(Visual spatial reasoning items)
*****

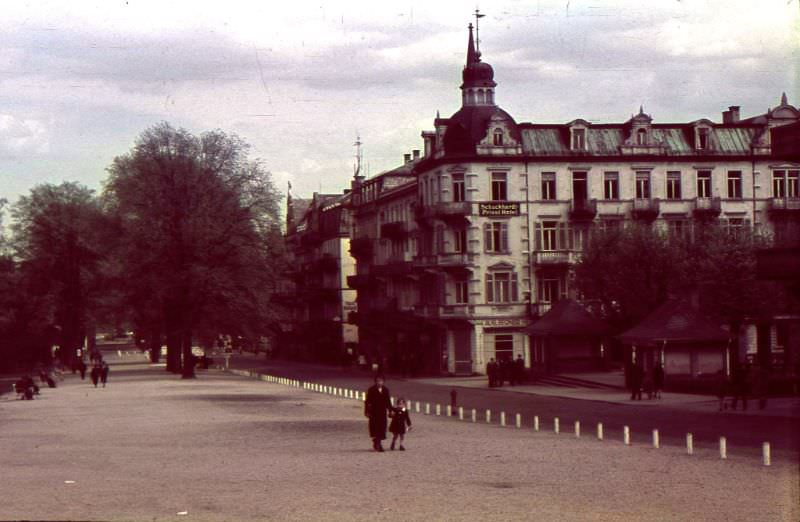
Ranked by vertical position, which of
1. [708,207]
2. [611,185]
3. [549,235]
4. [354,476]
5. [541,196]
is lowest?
[354,476]

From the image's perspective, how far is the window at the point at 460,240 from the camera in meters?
80.7

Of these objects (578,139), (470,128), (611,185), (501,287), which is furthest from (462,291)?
(578,139)

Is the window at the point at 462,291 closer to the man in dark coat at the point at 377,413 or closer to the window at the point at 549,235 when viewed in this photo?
the window at the point at 549,235

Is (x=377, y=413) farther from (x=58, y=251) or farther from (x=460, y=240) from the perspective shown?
(x=58, y=251)

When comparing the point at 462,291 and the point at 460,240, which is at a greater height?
the point at 460,240

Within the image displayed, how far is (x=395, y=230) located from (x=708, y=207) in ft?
72.7

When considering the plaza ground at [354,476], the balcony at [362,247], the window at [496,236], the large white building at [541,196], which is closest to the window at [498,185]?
the large white building at [541,196]

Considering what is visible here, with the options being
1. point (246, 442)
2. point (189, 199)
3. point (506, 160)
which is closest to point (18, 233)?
point (189, 199)

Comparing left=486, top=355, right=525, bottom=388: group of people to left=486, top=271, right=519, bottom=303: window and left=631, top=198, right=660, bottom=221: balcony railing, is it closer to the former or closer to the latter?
left=486, top=271, right=519, bottom=303: window

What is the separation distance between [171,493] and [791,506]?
31.9ft

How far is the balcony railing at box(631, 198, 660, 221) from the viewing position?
80.9 metres

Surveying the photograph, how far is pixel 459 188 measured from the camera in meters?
80.4

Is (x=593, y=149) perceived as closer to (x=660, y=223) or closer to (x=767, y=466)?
(x=660, y=223)

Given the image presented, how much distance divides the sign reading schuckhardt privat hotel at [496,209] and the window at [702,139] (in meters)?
11.8
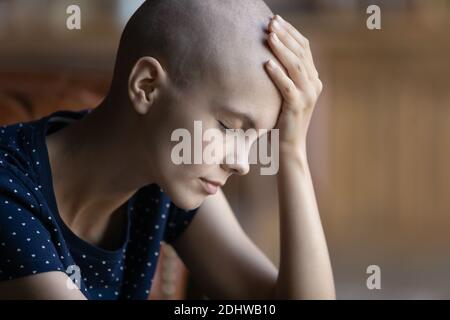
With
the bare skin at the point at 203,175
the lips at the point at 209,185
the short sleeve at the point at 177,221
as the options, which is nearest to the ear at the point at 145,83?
the bare skin at the point at 203,175

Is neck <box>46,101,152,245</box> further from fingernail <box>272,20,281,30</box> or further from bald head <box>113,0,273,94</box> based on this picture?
fingernail <box>272,20,281,30</box>

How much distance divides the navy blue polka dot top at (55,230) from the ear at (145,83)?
Answer: 0.14 meters

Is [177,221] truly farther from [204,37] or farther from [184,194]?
[204,37]

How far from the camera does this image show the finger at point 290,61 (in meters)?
0.79

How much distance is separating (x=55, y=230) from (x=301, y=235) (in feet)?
0.95

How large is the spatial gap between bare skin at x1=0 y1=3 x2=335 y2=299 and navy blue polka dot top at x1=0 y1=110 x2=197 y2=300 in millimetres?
19

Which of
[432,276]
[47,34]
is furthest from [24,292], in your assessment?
[432,276]

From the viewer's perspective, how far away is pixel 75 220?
97 cm

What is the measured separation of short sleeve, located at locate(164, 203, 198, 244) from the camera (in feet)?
3.61

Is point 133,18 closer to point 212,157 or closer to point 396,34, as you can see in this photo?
point 212,157

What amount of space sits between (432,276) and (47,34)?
1596mm

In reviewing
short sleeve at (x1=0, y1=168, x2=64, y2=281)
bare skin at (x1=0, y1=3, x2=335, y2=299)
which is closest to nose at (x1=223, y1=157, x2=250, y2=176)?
bare skin at (x1=0, y1=3, x2=335, y2=299)

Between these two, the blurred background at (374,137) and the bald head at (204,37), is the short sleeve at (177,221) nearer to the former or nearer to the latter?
the bald head at (204,37)

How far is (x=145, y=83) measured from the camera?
0.85 meters
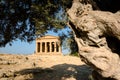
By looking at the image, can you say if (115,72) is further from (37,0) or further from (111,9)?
(37,0)

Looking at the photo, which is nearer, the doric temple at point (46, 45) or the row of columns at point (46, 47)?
the doric temple at point (46, 45)

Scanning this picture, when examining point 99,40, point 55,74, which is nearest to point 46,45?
point 55,74

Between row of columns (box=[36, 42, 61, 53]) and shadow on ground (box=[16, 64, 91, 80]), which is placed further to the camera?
row of columns (box=[36, 42, 61, 53])

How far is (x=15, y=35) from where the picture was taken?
694 inches

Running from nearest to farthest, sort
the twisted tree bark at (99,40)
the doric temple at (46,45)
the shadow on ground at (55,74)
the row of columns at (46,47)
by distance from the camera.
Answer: the twisted tree bark at (99,40), the shadow on ground at (55,74), the doric temple at (46,45), the row of columns at (46,47)

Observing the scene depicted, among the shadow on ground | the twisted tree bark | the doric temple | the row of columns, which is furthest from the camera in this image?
the row of columns

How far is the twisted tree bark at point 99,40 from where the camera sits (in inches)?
395

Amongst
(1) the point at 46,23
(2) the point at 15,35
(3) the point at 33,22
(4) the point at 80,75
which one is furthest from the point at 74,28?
(4) the point at 80,75

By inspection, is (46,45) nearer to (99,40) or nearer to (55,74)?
(55,74)

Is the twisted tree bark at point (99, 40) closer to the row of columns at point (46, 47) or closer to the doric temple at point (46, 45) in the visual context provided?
the doric temple at point (46, 45)

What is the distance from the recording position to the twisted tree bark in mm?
10039

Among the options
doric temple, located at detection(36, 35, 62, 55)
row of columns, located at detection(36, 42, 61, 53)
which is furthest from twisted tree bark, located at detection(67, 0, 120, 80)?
row of columns, located at detection(36, 42, 61, 53)

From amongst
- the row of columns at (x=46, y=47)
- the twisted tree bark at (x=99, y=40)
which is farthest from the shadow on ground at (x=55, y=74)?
the row of columns at (x=46, y=47)

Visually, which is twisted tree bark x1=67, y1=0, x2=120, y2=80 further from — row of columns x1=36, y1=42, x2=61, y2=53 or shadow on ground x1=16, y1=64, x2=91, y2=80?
row of columns x1=36, y1=42, x2=61, y2=53
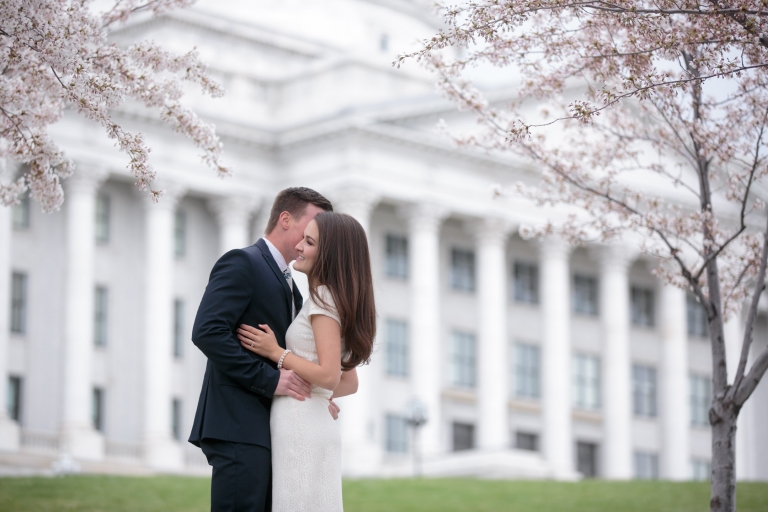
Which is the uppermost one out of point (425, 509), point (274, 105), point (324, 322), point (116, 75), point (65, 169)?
point (274, 105)

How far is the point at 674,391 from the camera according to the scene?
6097 cm

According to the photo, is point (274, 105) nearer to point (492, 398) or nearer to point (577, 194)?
point (492, 398)

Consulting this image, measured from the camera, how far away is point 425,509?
29469mm

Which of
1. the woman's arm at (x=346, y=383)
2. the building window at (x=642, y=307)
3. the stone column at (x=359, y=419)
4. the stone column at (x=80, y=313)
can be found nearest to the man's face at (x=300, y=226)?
the woman's arm at (x=346, y=383)

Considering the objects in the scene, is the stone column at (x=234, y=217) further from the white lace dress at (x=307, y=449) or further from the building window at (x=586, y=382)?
the white lace dress at (x=307, y=449)

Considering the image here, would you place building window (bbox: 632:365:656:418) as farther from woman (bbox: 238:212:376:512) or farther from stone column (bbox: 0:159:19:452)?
woman (bbox: 238:212:376:512)

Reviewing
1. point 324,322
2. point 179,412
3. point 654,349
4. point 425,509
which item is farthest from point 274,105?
point 324,322

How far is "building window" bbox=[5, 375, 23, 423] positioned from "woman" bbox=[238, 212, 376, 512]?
133ft

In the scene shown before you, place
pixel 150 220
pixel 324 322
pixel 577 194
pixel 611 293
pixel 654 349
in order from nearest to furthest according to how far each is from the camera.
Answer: pixel 324 322, pixel 577 194, pixel 150 220, pixel 611 293, pixel 654 349

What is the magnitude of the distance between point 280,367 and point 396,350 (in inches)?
1819

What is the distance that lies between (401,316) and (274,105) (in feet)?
30.5

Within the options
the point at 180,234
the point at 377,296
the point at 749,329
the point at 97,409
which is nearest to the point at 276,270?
the point at 749,329

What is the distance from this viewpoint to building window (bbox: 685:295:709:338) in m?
66.1

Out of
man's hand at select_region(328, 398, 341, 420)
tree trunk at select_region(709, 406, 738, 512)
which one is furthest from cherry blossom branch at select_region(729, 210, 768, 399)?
man's hand at select_region(328, 398, 341, 420)
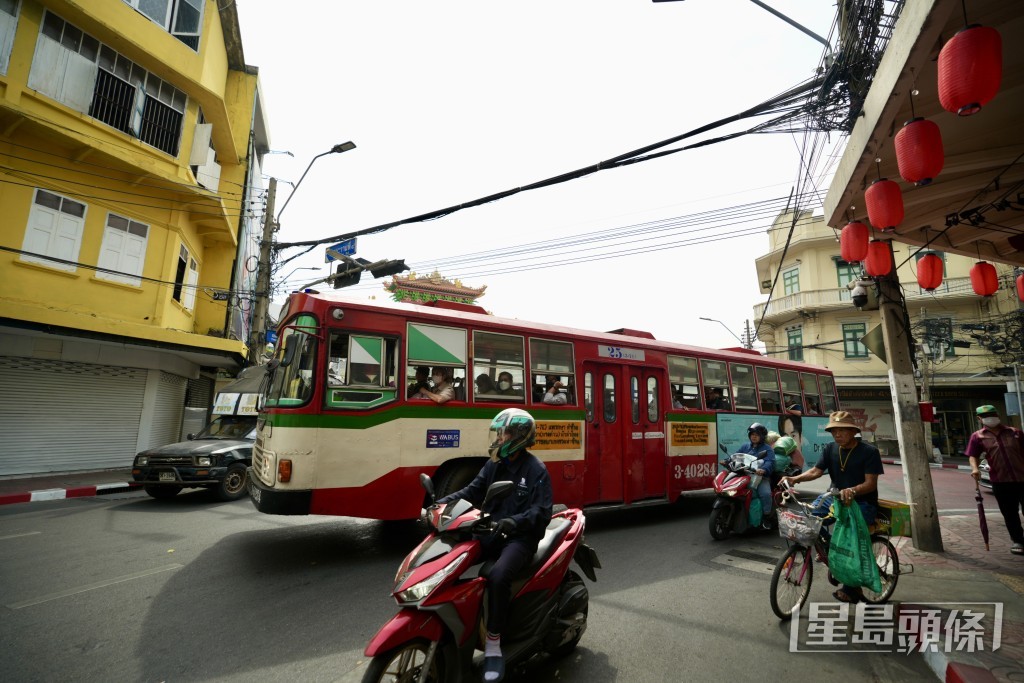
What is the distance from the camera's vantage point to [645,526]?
7375 mm

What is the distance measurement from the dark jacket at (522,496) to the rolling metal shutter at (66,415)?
45.4 ft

*****

- _AIM OF THE TASK_: Copy out the lines above word for word, starting at the line containing "How far is the balcony" and ending at the line containing "Answer: 0.14 meters". Omit the pictures from your copy.

- _SOLVED PROBLEM_:
How far is the balcony railing at box(631, 198, 660, 221) from the viewing position?
80.9 metres

Surveying the photograph, how far is pixel 459 188 measured from the camera in meters?
80.4

Is (x=593, y=149) perceived as closer to (x=660, y=223) or closer to (x=767, y=466)?
(x=660, y=223)

Given the image presented, how much distance divides the sign reading schuckhardt privat hotel at [496,209] and the window at [702,139] (in meters)?
11.8
With
the bare skin at the point at 203,175
the lips at the point at 209,185
the short sleeve at the point at 177,221
as the options, which is nearest to the ear at the point at 145,83?
the bare skin at the point at 203,175

Is neck <box>46,101,152,245</box> further from fingernail <box>272,20,281,30</box> or further from bald head <box>113,0,273,94</box> based on this picture?
fingernail <box>272,20,281,30</box>

How much distance divides the navy blue polka dot top at (55,230) from the ear at (145,83)?
Answer: 0.14 meters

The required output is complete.